Koyo Seiko Co., Ltd. v. U.S.

Decision Date01 February 2002
Docket NumberSlip Op. 02-11.,Court No. 98-06-02274.
Citation186 F.Supp.2d 1332
PartiesKOYO SEIKO CO., LTD. and Koyo Corporation of USA; NSK Ltd. and NSK Corporation; NTN Bearing Corporation of America, American NTN Bearing Manufacturing Corporation and NTN Corporation; and the Timken Company, Plaintiffs and Defendant-Intervenors, v. UNITED STATES, Defendant.
CourtU.S. Court of International Trade

Powell, Goldstein, Frazer & Murphy LLP (Peter O. Suchman, Neil R. Ellis and Elizabeth C. Hafner), Washington, DC, for Koyo, plaintiff and defendant-intervenor.

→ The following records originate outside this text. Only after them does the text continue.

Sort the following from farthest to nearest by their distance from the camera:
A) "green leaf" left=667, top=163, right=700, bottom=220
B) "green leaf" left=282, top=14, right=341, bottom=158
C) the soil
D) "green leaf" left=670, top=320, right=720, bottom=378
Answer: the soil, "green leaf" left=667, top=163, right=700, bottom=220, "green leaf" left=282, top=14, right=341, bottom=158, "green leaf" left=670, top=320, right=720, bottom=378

Lipstein, Jaffe & Lawson, L.L.P. (Robert A. Lipstein, Matthew P. Jaffe and Grace W. Lawson), Washington, DC, for NSK, plaintiff and defendant-intervenor.

Barnes, Richardson & Colburn (Donald J. Unger, Kazumune V. Kano, David G. Forgue and Clarice K.M. McCauley), Chicago, IL, for NTN, plaintiff and defendant-intervenor.

Stewart and Stewart (Terence P. Stewart, William A. Fennell and Patrick J. McDonough), Washington, DC, for Timken, plaintiff and defendant-intervenor.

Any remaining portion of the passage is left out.